EXERCISE BRIEF -
Continue the Flexmonster tutorial on data security when connecting to databases, found below, starting right after its last sentence.

SELECTED EXCERPT -
- - -

Data security is an important question both for Flexmonster and for our customers. This tutorial clarifies how security is handled when connecting to the databases. Follow the sections:
The first aspect of data security is how the data from the database can be transferred to Flexmonster Pivot. Your back-end application communicates with the database which allows restricting access to the database from outside completely. Flexmonster Data Compressor is embedded into this back-end application and is capable of compressing the data. The compressed response may be available by some URL or saved to the file. In both cases, Flexmonster Pivot requests the data from the back-end application instead of a direct database connection. The flowchart below describes the process:
Due to the same-origin policy, the browser allows only the requests from the same origin. Сross-origin resource sharing (CORS) specification is used for allowing web applications to make cross-domain requests. CORS enabling is not imposed by Flexmonster but rather a browser requirement. Visit enable-cors.org to find out how to setup CORS on different types of servers.

- - -

SOURCE MATERIAL -
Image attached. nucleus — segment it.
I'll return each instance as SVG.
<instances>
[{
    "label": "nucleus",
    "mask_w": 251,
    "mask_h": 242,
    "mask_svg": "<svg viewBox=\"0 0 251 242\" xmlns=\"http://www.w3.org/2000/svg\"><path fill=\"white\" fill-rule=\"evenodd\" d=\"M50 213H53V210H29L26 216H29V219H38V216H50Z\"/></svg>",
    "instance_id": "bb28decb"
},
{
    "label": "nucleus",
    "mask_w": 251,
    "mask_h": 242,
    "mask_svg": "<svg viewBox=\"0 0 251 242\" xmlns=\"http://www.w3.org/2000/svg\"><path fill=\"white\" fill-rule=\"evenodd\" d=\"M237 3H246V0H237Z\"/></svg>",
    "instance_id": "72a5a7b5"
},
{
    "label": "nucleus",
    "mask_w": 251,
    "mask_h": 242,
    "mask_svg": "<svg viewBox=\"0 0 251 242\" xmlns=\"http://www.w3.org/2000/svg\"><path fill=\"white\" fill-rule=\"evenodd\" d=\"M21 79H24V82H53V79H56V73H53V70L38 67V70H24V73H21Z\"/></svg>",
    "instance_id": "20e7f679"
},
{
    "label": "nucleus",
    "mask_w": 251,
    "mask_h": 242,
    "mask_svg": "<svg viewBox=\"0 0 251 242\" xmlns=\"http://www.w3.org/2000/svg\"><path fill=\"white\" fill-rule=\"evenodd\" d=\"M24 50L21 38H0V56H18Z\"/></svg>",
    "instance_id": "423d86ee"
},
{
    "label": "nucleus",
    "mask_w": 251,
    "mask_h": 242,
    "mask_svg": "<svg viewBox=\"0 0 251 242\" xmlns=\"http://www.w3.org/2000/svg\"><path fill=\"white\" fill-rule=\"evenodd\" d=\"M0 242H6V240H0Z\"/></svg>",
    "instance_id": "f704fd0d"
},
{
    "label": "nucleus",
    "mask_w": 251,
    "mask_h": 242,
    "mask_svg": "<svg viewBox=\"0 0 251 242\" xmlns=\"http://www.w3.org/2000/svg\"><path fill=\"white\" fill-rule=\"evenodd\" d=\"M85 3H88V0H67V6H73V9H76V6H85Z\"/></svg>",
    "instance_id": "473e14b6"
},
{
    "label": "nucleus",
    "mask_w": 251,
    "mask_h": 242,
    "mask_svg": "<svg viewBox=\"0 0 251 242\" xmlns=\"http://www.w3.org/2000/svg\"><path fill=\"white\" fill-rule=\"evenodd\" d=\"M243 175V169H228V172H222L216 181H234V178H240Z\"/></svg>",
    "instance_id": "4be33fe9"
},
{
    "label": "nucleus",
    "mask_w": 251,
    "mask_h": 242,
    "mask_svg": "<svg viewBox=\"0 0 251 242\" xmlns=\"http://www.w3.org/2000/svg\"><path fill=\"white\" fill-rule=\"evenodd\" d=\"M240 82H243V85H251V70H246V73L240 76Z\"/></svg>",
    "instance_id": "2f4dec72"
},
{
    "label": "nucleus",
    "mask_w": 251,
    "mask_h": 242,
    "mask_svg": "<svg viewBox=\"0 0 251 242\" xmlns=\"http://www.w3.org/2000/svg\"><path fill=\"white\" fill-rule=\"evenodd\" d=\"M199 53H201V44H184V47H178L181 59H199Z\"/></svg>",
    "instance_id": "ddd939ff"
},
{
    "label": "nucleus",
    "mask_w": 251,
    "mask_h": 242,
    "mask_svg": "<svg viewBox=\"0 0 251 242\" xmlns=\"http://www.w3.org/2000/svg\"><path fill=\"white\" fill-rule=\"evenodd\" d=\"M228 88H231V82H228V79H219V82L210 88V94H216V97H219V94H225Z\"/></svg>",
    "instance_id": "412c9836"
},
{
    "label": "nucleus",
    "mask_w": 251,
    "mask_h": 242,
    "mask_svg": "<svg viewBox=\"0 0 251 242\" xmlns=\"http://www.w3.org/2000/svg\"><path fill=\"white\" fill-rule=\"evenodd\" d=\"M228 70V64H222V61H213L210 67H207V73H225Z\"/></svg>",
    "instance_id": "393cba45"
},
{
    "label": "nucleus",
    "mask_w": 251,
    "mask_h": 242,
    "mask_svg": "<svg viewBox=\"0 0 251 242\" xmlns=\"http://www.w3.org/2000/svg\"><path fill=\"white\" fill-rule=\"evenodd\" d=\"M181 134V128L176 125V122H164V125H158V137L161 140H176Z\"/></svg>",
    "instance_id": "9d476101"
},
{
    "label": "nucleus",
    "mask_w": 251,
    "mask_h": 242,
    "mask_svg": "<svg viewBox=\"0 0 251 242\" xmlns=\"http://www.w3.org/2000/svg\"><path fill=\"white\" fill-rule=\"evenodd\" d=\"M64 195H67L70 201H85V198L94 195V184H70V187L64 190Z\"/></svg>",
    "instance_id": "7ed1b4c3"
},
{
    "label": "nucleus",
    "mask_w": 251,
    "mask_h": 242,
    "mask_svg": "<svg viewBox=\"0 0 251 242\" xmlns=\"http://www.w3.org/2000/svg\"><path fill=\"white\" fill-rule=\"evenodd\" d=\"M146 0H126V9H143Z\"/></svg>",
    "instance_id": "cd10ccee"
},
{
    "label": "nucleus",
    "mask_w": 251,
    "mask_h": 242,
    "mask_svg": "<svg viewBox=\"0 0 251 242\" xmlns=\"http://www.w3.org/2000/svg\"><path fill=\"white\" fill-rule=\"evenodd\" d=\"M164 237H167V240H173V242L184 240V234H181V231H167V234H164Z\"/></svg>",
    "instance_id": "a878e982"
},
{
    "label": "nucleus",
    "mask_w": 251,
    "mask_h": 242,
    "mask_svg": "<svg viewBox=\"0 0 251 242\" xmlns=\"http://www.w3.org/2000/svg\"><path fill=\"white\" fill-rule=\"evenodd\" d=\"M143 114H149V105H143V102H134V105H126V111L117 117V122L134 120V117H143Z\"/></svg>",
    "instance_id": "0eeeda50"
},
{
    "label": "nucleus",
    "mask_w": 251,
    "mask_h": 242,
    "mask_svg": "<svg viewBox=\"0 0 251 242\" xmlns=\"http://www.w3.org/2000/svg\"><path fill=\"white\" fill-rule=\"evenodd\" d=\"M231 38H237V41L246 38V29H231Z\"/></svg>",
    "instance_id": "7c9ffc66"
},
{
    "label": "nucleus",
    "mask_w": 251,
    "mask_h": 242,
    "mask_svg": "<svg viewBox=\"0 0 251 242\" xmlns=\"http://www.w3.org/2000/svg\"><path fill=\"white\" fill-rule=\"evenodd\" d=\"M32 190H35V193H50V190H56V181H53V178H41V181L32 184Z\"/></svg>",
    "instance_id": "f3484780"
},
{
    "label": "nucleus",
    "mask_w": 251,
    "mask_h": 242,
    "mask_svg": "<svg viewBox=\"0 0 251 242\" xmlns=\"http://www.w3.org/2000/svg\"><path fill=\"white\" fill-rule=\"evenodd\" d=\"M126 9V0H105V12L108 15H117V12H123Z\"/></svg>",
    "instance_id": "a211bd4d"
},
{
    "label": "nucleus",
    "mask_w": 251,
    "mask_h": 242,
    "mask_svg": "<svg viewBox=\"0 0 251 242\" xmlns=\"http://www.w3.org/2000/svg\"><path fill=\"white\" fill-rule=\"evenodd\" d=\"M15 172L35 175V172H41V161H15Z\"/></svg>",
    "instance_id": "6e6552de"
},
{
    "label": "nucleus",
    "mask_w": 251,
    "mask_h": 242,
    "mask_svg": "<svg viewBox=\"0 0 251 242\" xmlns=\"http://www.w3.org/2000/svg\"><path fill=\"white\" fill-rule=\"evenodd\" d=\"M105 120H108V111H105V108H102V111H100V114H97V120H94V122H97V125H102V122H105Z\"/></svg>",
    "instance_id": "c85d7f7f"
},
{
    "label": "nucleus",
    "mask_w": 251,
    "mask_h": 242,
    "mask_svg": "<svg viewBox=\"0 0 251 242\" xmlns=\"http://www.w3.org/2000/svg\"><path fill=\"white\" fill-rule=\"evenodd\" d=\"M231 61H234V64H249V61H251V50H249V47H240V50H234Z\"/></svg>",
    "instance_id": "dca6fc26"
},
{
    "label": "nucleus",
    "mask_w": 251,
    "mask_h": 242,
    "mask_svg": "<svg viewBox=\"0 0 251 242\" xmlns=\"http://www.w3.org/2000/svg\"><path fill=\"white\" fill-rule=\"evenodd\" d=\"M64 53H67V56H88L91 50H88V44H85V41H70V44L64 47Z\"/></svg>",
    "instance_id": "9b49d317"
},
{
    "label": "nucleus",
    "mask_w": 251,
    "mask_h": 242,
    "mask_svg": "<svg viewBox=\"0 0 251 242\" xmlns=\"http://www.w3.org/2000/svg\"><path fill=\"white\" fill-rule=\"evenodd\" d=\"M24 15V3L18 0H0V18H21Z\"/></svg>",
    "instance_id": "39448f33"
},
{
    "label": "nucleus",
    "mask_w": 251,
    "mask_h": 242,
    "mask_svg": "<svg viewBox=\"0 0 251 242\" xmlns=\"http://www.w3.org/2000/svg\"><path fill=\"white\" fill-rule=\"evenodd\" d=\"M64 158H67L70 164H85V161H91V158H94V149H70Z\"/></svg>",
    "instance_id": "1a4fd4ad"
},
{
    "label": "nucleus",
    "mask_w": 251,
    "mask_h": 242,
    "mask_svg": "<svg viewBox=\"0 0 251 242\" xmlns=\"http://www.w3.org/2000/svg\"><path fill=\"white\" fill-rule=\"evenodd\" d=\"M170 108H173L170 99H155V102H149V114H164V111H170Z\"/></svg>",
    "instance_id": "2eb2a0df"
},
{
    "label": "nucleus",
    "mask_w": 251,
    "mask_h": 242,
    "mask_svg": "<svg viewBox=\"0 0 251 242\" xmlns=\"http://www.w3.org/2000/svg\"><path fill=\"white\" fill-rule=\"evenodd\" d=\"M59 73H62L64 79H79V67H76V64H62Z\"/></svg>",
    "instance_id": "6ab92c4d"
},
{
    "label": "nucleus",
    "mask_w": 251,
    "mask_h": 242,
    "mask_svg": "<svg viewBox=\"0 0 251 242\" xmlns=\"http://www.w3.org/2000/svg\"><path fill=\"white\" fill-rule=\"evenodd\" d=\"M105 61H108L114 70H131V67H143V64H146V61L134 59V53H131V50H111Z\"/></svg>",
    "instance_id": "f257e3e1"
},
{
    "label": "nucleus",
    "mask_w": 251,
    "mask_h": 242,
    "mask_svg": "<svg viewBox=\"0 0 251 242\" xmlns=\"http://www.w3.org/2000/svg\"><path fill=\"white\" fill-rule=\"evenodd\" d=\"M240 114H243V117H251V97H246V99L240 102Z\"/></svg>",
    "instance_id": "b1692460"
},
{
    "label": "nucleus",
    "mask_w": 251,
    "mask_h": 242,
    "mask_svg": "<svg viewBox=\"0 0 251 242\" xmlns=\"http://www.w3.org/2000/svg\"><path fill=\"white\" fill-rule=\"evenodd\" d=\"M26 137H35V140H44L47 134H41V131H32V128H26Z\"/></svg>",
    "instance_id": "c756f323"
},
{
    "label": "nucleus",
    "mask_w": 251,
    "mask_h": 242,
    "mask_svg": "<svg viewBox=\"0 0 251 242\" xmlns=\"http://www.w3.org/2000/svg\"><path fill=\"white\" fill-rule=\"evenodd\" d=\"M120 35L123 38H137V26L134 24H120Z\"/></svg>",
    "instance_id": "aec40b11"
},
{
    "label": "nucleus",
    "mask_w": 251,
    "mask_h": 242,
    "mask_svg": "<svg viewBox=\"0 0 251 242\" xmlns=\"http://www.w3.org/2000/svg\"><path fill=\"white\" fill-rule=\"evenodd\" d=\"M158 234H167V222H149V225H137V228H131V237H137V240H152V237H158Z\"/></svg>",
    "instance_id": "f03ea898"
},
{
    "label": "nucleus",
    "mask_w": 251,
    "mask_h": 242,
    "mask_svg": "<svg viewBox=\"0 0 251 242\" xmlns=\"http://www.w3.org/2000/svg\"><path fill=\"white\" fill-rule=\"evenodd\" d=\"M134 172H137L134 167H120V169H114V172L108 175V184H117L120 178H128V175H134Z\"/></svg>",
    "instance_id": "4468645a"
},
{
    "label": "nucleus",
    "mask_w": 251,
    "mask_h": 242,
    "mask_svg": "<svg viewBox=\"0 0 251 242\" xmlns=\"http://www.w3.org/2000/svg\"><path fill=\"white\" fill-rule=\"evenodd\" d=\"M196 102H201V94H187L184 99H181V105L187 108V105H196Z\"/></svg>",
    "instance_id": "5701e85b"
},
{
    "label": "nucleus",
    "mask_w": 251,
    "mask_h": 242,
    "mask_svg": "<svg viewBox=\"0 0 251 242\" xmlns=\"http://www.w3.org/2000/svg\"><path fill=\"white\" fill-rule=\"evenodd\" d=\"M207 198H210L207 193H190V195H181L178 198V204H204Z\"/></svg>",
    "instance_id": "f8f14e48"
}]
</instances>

- - -

RESPONSE -
Occasionally our customers are interested whether it is possible to connect to the database directly. This feature is not supported in Flexmonster due to security reasons. Connecting to the database requires login/password. Since Flexmonster is a fully client-side component, the direct connection to the database would require storing login/password in the browser and sending it in an insecure way. To avoid such vulnerability, the connection to the database is made on a server side and the data is compressed via Flexmonster Data Compressor. As an additional perk, the Data Compressor increases data loading speed.
To protect the data it is recommended to restrict any external access to the database. In this case, the access to the database is available exclusively on the local server. This method increases security and protects against external threats:
Our Data Compressor is included in your backend which provides a full control over data access management. It is possible to protect the data according to the business requirements. For example, define different user groups and grant access based on each group permissions. Depending on the role, the user can have access to certain tables or fields.